Comunque è interesse dei lavoratori e del sindacato predisporsi ad un rapporto di relazioni aperto al confronto pubblico, senza chiudersi in un ambito ristretto e aziendal-corporativo, che rischia  di indebolire la sua rappresentatività sociale nonché  di produrre decisioni prive di efficacia e di validazione sociale  che possono   isolare i lavoratori dalle popolazioni locali e anche  indebolire il suo autonomo potere contrattuale.

La rappresentanza sindacale può invece esercitarsi all’interno di  un contesto sociale più ampio e generale in quanto gli interessi in gioco oltrepassano  la natura delle relazioni contrattuali tra lavoratori e impresa  ed attengono ad un più generale spazio pubblico all’interno del quale devono trovarsi le soluzioni e le scelte attraverso una  partecipazione democratica dei cittadini e delle loro rappresentanze.

Ciò non esclude e non limita il ruolo e le funzioni del sindacato e dei lavoratori come soggetti che partecipano alla individuazione e alla costruzione delle scelte comuni.

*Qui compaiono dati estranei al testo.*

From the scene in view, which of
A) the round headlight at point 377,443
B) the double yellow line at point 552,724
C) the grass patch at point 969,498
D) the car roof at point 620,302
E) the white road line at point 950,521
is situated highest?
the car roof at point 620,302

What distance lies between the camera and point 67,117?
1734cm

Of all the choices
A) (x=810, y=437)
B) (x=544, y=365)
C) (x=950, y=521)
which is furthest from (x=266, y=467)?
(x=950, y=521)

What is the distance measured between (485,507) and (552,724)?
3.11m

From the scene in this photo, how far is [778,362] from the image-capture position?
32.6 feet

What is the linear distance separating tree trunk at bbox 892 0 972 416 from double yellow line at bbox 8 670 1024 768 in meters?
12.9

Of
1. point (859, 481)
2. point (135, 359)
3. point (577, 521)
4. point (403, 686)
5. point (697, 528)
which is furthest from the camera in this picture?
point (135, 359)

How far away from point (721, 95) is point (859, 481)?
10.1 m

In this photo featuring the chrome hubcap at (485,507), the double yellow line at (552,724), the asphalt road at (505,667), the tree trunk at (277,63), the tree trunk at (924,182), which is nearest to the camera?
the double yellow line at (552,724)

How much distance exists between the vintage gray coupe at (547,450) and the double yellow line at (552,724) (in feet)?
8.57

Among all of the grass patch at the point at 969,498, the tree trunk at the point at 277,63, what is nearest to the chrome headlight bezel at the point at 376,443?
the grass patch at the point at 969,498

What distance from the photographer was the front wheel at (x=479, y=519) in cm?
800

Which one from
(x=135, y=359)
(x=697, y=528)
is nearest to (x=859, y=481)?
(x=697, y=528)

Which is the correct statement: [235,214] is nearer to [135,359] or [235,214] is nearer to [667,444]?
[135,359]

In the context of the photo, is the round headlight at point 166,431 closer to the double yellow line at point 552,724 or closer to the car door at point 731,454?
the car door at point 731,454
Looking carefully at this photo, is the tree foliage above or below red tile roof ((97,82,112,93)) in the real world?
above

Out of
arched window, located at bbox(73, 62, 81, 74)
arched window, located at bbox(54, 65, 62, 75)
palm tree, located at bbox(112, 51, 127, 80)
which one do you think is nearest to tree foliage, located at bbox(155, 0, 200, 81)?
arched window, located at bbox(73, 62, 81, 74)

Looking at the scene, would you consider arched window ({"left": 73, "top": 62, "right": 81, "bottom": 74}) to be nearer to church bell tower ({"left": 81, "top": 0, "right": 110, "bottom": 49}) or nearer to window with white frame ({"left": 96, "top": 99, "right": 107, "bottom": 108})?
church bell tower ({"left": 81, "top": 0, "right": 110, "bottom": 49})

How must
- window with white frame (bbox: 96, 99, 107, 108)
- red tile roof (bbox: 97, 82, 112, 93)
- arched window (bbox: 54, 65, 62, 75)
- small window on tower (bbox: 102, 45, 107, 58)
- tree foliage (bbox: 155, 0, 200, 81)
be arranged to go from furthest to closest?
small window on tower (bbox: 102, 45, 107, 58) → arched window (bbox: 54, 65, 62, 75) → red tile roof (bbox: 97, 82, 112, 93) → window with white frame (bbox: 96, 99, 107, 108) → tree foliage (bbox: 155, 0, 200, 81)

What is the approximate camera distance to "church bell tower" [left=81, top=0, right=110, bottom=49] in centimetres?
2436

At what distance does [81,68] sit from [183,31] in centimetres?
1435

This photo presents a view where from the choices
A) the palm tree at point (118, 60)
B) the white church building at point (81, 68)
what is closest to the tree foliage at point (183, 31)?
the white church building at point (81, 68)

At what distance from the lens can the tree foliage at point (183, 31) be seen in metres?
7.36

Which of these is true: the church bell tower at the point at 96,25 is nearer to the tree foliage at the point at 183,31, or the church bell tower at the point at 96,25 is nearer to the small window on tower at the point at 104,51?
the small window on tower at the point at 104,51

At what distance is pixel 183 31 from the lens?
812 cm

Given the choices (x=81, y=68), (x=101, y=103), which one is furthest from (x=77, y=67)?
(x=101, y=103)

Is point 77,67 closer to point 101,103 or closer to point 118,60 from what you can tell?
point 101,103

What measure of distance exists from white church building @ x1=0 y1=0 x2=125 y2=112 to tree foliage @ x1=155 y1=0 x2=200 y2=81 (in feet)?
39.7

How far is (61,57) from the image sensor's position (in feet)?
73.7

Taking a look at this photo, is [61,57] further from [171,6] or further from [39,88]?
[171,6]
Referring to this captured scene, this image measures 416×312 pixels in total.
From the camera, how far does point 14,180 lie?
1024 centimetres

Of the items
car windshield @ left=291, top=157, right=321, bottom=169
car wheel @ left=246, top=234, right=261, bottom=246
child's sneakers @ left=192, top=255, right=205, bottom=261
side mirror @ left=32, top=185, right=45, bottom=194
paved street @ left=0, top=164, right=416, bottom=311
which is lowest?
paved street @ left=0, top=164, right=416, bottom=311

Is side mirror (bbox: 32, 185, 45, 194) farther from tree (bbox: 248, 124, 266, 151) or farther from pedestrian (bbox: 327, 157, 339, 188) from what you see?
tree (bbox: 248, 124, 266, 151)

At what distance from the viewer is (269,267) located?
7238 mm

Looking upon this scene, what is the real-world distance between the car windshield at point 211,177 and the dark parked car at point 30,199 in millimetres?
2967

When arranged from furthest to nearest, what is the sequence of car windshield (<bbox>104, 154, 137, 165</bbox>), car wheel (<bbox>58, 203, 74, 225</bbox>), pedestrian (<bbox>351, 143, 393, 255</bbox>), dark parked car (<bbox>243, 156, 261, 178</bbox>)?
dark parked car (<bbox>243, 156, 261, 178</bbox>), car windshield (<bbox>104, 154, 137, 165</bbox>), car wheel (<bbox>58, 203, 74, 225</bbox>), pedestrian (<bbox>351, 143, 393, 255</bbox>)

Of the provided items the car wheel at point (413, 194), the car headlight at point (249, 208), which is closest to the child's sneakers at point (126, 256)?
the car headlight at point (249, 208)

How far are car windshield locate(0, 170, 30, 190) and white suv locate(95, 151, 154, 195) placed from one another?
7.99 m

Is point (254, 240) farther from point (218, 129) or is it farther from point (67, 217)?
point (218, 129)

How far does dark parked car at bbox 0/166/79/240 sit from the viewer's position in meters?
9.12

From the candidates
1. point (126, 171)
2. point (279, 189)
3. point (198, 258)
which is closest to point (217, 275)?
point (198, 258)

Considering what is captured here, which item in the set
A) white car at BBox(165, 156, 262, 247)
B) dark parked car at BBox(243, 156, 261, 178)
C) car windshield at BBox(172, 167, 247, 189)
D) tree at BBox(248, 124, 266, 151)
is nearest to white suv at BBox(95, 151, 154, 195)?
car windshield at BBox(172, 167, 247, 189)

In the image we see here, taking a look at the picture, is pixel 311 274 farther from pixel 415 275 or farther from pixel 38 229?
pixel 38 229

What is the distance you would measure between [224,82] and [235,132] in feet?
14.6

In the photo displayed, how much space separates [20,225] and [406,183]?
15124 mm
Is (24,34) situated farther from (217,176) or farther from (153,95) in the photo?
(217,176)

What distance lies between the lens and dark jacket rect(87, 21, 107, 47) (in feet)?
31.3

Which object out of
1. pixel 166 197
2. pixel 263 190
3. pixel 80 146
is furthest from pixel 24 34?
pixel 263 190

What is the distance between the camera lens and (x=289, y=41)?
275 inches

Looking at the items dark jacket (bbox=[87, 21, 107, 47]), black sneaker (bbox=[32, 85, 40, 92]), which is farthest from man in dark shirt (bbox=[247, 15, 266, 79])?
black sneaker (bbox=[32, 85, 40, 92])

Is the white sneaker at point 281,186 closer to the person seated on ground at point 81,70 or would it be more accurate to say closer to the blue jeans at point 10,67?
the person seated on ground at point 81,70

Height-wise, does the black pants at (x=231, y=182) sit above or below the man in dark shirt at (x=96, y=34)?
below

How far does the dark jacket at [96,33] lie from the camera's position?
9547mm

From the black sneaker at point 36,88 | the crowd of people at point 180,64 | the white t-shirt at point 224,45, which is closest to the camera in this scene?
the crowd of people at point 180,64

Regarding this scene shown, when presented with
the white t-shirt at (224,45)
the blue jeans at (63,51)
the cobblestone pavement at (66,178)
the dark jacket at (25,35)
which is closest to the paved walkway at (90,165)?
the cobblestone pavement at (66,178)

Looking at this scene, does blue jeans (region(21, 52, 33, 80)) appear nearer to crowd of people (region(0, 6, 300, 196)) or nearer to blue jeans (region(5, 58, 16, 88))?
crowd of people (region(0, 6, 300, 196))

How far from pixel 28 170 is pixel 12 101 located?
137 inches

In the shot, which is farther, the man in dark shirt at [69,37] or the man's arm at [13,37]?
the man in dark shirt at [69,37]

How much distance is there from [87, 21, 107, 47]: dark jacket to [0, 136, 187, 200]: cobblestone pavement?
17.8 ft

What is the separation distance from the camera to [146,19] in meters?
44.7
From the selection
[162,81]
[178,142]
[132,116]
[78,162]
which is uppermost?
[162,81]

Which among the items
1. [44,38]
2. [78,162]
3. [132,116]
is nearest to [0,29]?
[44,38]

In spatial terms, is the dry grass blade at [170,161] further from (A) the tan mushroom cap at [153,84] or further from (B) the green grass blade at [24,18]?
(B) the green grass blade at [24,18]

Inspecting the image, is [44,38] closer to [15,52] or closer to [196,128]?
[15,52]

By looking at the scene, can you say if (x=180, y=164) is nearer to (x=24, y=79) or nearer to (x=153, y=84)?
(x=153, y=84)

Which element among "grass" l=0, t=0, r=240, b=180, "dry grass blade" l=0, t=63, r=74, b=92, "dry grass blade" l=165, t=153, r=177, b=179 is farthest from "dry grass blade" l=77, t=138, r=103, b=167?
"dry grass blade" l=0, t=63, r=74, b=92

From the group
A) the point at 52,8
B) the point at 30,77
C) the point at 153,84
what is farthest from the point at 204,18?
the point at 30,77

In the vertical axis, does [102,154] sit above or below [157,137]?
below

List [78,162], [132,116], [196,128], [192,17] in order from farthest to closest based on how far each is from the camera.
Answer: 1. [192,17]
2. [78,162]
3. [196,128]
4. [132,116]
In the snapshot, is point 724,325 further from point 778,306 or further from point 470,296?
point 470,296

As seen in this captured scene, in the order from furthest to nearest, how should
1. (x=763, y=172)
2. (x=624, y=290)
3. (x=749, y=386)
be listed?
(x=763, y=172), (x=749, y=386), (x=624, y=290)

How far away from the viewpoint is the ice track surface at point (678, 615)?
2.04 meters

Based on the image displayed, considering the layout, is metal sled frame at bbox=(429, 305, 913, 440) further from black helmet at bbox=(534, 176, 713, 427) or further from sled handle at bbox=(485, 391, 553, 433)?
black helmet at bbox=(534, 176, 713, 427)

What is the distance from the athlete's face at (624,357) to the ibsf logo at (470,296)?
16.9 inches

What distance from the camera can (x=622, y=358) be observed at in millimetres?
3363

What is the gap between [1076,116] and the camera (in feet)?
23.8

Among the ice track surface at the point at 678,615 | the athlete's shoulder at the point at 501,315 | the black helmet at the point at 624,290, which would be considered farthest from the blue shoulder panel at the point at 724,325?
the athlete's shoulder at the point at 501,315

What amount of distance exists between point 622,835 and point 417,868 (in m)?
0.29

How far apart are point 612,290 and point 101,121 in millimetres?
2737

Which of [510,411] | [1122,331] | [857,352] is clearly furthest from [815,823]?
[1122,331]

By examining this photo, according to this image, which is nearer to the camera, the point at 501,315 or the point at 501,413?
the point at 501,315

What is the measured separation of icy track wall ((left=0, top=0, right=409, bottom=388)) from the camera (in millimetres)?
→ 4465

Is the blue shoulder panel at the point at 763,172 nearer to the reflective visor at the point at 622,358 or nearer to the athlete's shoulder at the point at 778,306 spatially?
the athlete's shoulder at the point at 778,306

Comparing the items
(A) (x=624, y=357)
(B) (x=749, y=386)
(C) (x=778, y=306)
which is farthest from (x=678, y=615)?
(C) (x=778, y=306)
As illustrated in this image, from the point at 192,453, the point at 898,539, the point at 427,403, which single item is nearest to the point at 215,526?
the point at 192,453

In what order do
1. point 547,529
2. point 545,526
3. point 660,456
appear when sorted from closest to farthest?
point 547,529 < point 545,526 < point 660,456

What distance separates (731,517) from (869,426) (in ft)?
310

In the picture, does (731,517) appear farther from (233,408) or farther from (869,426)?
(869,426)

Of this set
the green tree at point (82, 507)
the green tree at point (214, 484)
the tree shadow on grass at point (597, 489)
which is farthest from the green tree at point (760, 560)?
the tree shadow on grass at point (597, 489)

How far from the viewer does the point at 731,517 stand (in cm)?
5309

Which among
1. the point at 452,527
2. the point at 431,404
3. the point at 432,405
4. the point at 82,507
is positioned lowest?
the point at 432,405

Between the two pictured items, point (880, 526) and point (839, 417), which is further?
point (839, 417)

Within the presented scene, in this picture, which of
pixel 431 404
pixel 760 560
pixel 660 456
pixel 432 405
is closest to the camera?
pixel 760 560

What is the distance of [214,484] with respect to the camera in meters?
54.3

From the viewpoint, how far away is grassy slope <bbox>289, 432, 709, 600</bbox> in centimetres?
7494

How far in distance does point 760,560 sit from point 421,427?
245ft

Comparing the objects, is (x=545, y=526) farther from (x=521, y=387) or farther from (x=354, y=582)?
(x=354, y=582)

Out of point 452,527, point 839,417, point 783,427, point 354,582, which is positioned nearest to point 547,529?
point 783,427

Ciò che va escluso è che gli interessi prevalenti in gioco siano solo quelli dell’impresa e dei lavoratori che erogano servizi in una sorta di legittimazione reciproca che estrometta gli interessi collettivi, e con il potere di decidere del  bene comune avocato ad una relazione bilaterale.

 Quelli qui delineati sono temi, proposte  e spunti  di riflessione che testimoniano di una convinzione. Il futuro e la prospettiva di un ruolo e di una funzione emancipatrice e progressista per l’intera umanità  del mondo del lavoro, nostra antica certezza, non è più scritto nella storia come aveva (o avrebbe) “profetizzato” K. Marx . Può essere possibile solo se sapremo riprendere nelle nostre mani  e sulle nostre spalle questa bandiera, se sapremo innovare le nostre culture e le nostre pratiche, se saremo in grado di costruire con le nostre lotte, con la nostra intelligenza, con le nostre risorse morali, un futuro  che parli non solo al mondo del lavoro, ma che guardi agli umili, agli esclusi  dal lavoro e dallo sviluppo, agli oppressi  dalle  guerre e dalla miseria, e che sia  in grado di dialogare e di riconciliarsi con la natura e di preservarla  per le  generazioni  future.